Była jednak grupa osobników, którzy z niepokojem patrzyli na tę eksplozję pozytywnych emocji, marszcząc swoje zatroskane czoła. I nagle wydarzyło się coś, czym mogli zapełnić puste szablony depesz agencyjnych: serce jednego z biegaczy nie wytrzymało wysiłku. Na coś takiego czekali od wielu lat!
Z całym szacunkiem dla nieszczęścia, które spotkało młodego człowieka i jego rodzinę, chciałbym was, drodzy dziennikarze, spytać, czym ta śmierć zasłużyła na wyróżnienie, na wymienianie jej jako głównego doniesienia w telewizyjnych i radiowych serwisach informacyjnych? Czy staruszce umierającej w szpitalu nie należy się równie eksponowane miejsce w waszych komputerach? O sercach nie wspominam, bo już dawno ich nie macie…
Stuknijcie się w głowę i zastanówcie, jak krzywe jest zwierciadło, w którym odbijacie rzeczywistość!

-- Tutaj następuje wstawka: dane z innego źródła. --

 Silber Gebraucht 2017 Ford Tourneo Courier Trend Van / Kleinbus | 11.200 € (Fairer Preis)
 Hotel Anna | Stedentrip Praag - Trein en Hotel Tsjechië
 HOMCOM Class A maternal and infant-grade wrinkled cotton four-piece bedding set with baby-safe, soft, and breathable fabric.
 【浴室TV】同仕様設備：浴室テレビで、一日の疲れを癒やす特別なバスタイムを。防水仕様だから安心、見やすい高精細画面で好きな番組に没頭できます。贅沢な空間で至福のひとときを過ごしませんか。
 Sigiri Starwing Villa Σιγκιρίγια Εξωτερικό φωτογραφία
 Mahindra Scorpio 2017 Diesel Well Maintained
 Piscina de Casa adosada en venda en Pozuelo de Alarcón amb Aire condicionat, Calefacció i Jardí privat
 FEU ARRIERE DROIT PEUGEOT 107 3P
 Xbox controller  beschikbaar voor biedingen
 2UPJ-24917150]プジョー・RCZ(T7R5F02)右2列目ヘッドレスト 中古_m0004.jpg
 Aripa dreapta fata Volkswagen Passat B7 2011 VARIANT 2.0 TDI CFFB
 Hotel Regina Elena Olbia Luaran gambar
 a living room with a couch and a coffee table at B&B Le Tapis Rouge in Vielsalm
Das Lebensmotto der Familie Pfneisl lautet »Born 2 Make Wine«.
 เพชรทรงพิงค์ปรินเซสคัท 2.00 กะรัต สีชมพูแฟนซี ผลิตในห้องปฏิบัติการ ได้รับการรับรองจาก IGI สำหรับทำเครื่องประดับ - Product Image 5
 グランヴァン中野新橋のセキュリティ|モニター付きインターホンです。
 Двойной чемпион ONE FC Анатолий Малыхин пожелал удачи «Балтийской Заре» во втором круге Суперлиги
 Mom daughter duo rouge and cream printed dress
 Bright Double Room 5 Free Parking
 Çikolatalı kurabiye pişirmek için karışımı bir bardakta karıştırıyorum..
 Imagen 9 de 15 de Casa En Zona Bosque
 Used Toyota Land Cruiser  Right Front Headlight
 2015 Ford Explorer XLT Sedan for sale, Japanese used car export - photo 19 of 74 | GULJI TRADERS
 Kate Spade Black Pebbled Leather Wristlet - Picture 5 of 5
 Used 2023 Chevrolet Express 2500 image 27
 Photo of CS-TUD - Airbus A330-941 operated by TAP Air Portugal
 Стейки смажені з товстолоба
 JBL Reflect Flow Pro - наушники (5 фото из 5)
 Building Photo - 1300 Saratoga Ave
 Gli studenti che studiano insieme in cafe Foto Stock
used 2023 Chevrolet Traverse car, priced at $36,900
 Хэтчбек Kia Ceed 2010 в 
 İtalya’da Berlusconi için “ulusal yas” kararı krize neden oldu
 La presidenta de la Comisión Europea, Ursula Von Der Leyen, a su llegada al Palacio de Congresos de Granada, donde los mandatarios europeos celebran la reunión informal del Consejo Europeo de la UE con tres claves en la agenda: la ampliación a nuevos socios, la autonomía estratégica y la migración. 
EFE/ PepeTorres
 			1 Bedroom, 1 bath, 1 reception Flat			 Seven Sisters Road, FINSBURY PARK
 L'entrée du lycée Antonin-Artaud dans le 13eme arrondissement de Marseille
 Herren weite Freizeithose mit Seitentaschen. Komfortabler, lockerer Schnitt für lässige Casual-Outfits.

W Biegnij Warszawo 2013 nie pobiłem swojego ubiegłorocznego rekordu życiowego, ale 10 kilometrów pokonane w czasie 53’42” w rewelacyjnych okolicznościach przyrody jest dla mnie wystarczającą odtrutką na ohydę ziejącą z ekranów telewizyjnych i informacyjnych portali internetowych.